Il documento stipula tre obiettivi principali:
- Rafforzare la partecipazione delle donne nei processi decisionali di promozione della pace;
- Migliorare la prevenzione della violenza specifica di genere e salvaguardare le esigenze e i diritti delle donne durante e dopo i conflitti armati;
- Adottare un comportamento sensibile all'uguaglianza tra i sessi in tutti i progetti e i programmi di promozione della pace.
Oltre agli Stati membri, al Consiglio di sicurezza e al Segretariato generale dell'ONU, tutte le parti coinvolte in conflitti armati e tutti gli attori impegnati nella promozione della pace sono invitati ad applicare la risoluzione.
Le donne nei conflitti armati
Secondo le stime delle Nazioni Unite, il 90% delle vittime dei conflitti armati sono civili, in gran parte donne e bambini.
Un secolo fa erano essenzialmente soldati e membri del personale militare.
Anche se è l'intera comunità a soffrire le conseguenze di una guerra, sono principalmente le donne e le bambine ad essere toccate, a causa del loro statuto sociale e del loro sesso.
Spesso sono vittime di abusi sessuali sistematici, come tattica di guerra.
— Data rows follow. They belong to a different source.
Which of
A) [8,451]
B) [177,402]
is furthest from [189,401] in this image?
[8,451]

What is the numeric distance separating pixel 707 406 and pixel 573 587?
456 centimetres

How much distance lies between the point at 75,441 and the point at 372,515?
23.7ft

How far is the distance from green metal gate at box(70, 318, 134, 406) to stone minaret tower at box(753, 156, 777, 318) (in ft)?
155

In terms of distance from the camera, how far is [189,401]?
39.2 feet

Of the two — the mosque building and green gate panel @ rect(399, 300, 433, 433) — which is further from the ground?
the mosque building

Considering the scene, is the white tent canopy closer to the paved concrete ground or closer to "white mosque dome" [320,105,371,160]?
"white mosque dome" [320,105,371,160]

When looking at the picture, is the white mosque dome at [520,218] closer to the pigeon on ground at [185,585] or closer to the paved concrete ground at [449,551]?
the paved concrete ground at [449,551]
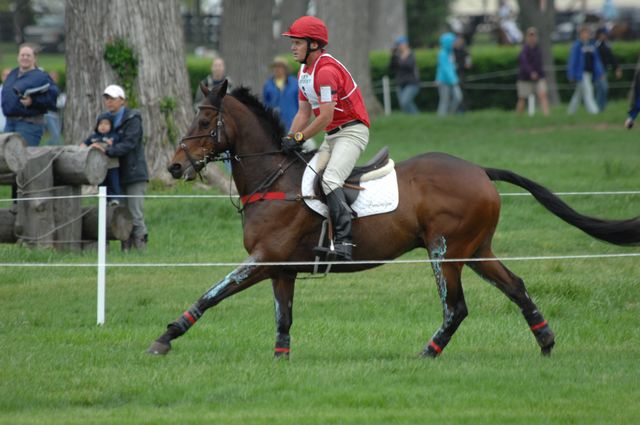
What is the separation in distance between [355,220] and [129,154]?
233 inches

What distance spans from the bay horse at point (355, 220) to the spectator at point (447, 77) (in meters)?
22.2

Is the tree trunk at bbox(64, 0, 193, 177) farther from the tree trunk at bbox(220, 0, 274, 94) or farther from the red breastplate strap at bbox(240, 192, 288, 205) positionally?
the tree trunk at bbox(220, 0, 274, 94)

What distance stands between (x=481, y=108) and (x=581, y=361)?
91.3ft

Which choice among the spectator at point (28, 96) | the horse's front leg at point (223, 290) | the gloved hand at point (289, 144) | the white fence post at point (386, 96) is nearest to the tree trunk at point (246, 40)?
Result: the white fence post at point (386, 96)

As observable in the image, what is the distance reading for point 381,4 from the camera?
4553 cm

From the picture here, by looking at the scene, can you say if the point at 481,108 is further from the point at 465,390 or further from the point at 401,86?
the point at 465,390

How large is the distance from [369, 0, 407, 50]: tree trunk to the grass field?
27.7 metres

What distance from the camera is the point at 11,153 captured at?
14555 mm

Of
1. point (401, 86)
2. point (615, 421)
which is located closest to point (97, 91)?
point (615, 421)

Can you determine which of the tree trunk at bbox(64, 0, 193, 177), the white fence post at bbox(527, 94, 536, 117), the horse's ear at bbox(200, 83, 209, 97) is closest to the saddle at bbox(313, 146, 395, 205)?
the horse's ear at bbox(200, 83, 209, 97)

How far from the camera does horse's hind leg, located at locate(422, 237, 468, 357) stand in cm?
1011

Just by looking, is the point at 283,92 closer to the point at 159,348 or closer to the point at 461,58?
the point at 159,348

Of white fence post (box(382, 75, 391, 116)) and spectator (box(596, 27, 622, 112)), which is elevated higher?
spectator (box(596, 27, 622, 112))

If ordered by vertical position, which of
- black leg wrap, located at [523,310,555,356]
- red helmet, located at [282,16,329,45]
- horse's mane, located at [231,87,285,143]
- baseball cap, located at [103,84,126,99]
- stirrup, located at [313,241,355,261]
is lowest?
black leg wrap, located at [523,310,555,356]
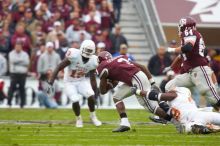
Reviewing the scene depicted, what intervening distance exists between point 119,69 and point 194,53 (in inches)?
60.3

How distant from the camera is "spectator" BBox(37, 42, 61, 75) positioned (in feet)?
75.8

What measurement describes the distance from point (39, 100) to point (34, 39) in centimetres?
187

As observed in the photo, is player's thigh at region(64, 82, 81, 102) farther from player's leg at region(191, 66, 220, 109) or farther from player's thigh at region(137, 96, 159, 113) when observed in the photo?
player's leg at region(191, 66, 220, 109)

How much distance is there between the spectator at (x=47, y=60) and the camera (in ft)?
75.8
L'assassinio, la schiavitù sessuale, la gravidanza e la sterilizzazione forzata rappresentano altre forme di violenza verso le donne in un contesto di conflitto armato.
Ciononostante, le donne non devono soltanto essere percepite come vittime di guerra. Assumono infatti un ruolo chiave nell'assicurare la sopravvivenza della loro famiglia durante i peridi difficili e sono attive nei movimenti di difesa e promozione della pace.
Restano tuttavia assenti dai negoziati di pace.